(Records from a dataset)
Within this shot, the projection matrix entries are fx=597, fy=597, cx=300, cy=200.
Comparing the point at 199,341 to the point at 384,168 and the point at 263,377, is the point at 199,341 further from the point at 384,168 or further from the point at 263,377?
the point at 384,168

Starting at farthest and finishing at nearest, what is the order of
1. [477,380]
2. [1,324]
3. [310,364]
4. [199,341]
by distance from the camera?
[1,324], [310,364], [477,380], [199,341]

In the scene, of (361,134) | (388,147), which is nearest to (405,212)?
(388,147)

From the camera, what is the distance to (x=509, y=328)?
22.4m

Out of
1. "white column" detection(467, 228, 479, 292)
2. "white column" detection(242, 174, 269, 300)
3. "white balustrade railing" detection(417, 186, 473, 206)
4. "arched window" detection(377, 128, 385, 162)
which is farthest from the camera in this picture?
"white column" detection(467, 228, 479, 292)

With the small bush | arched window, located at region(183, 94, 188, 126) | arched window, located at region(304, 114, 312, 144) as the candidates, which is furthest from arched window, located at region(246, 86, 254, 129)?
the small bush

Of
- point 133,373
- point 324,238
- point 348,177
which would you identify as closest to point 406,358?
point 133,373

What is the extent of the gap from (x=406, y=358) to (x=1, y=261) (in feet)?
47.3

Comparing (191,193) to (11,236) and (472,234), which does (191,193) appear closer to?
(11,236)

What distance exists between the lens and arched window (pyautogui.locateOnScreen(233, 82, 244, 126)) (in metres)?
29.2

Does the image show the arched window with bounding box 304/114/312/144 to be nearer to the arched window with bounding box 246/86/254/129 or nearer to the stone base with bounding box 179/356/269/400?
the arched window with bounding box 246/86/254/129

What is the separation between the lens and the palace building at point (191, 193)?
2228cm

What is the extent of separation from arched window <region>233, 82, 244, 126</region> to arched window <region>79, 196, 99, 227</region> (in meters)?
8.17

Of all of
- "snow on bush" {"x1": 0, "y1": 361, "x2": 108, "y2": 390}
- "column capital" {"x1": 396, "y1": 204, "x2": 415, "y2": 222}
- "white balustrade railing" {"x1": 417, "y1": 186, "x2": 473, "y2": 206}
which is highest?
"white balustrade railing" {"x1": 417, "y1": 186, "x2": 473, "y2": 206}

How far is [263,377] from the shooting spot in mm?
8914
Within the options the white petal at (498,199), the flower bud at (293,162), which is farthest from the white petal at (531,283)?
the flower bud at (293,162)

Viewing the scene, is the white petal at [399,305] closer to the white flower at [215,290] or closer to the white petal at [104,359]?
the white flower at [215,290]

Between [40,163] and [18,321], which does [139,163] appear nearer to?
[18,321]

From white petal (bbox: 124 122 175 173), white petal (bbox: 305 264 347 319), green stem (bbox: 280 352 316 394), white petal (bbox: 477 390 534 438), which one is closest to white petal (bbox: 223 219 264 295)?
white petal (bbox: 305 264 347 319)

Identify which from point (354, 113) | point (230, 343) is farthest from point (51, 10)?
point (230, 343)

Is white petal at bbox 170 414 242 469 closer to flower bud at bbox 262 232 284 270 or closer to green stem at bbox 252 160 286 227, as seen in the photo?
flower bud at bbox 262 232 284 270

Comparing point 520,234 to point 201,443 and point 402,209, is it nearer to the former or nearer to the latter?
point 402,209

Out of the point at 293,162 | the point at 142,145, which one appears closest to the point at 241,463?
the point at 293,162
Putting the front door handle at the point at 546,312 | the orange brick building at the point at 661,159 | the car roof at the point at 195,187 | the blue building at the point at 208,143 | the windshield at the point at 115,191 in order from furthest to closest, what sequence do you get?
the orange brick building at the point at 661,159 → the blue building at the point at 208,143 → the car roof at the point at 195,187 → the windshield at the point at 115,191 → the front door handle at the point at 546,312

● TASK BRIEF
Change "projection matrix entries" to "camera intrinsics" throughout the lines above and keep everything else identical.

● RESPONSE TO THIS EXERCISE
Within this shot, the camera intrinsics are fx=597, fy=597, cx=300, cy=200.
Comparing the point at 199,341 to the point at 384,168 and the point at 263,377, is the point at 199,341 further from the point at 384,168 or further from the point at 263,377?
the point at 384,168

Starting at farthest and finishing at nearest, what is the order of
1. [477,380]
2. [1,324]
3. [310,364]
4. [199,341]
by distance from the camera?
[1,324], [310,364], [477,380], [199,341]

In the scene, of (361,134) | (388,147), which is nearest to (405,212)?
(388,147)

From the camera, what is the distance to (x=509, y=328)?
22.4m

Out of
1. "white column" detection(467, 228, 479, 292)
2. "white column" detection(242, 174, 269, 300)
3. "white balustrade railing" detection(417, 186, 473, 206)
4. "arched window" detection(377, 128, 385, 162)
which is farthest from the camera in this picture?
"white column" detection(467, 228, 479, 292)

With the small bush | arched window, located at region(183, 94, 188, 126) | arched window, located at region(304, 114, 312, 144) as the candidates, which is furthest from arched window, located at region(246, 86, 254, 129)?
the small bush

Of
- point 133,373
- point 324,238
- point 348,177
which would you identify as closest to point 406,358?
point 133,373

What is the extent of the gap from (x=406, y=358) to (x=1, y=261) (in feet)?
47.3

Comparing (191,193) to (11,236) and (472,234), which does (191,193) appear closer to?
(11,236)

What distance exists between the lens and arched window (pyautogui.locateOnScreen(233, 82, 244, 126)) (in metres)?
29.2

Does the image show the arched window with bounding box 304/114/312/144 to be nearer to the arched window with bounding box 246/86/254/129 or nearer to the stone base with bounding box 179/356/269/400?
the arched window with bounding box 246/86/254/129

What is the separation between the lens and the palace building at point (191, 193)?
2228cm

What is the extent of separation from arched window <region>233, 82, 244, 126</region> to arched window <region>79, 196, 99, 227</region> (in meters)?
8.17

Of all of
- "snow on bush" {"x1": 0, "y1": 361, "x2": 108, "y2": 390}
- "column capital" {"x1": 396, "y1": 204, "x2": 415, "y2": 222}
- "white balustrade railing" {"x1": 417, "y1": 186, "x2": 473, "y2": 206}
which is highest?
"white balustrade railing" {"x1": 417, "y1": 186, "x2": 473, "y2": 206}

How far is [263,377] from the shooting spot in mm?
8914
Within the options the white petal at (498,199), the flower bud at (293,162), which is farthest from the white petal at (531,283)?
the flower bud at (293,162)

Viewing the scene, is the white petal at [399,305] closer to the white flower at [215,290] or closer to the white petal at [104,359]?
the white flower at [215,290]

Between [40,163] and [18,321], which does [139,163] appear nearer to?
[18,321]

From white petal (bbox: 124 122 175 173), white petal (bbox: 305 264 347 319), green stem (bbox: 280 352 316 394), white petal (bbox: 477 390 534 438), which one is closest to white petal (bbox: 223 219 264 295)?
white petal (bbox: 305 264 347 319)

Identify which from point (354, 113) | point (230, 343) is farthest from point (51, 10)?
point (230, 343)

Is white petal at bbox 170 414 242 469 closer to flower bud at bbox 262 232 284 270 or closer to green stem at bbox 252 160 286 227, as seen in the photo?
flower bud at bbox 262 232 284 270

Comparing point 520,234 to point 201,443 and point 402,209, is it nearer to the former or nearer to the latter?
point 402,209

Out of the point at 293,162 | the point at 142,145, which one appears closest to the point at 241,463?
the point at 293,162
Putting the front door handle at the point at 546,312 | the orange brick building at the point at 661,159 | the car roof at the point at 195,187 | the blue building at the point at 208,143 | the windshield at the point at 115,191 in order from furthest to closest, what sequence do you get?
the orange brick building at the point at 661,159 → the blue building at the point at 208,143 → the car roof at the point at 195,187 → the windshield at the point at 115,191 → the front door handle at the point at 546,312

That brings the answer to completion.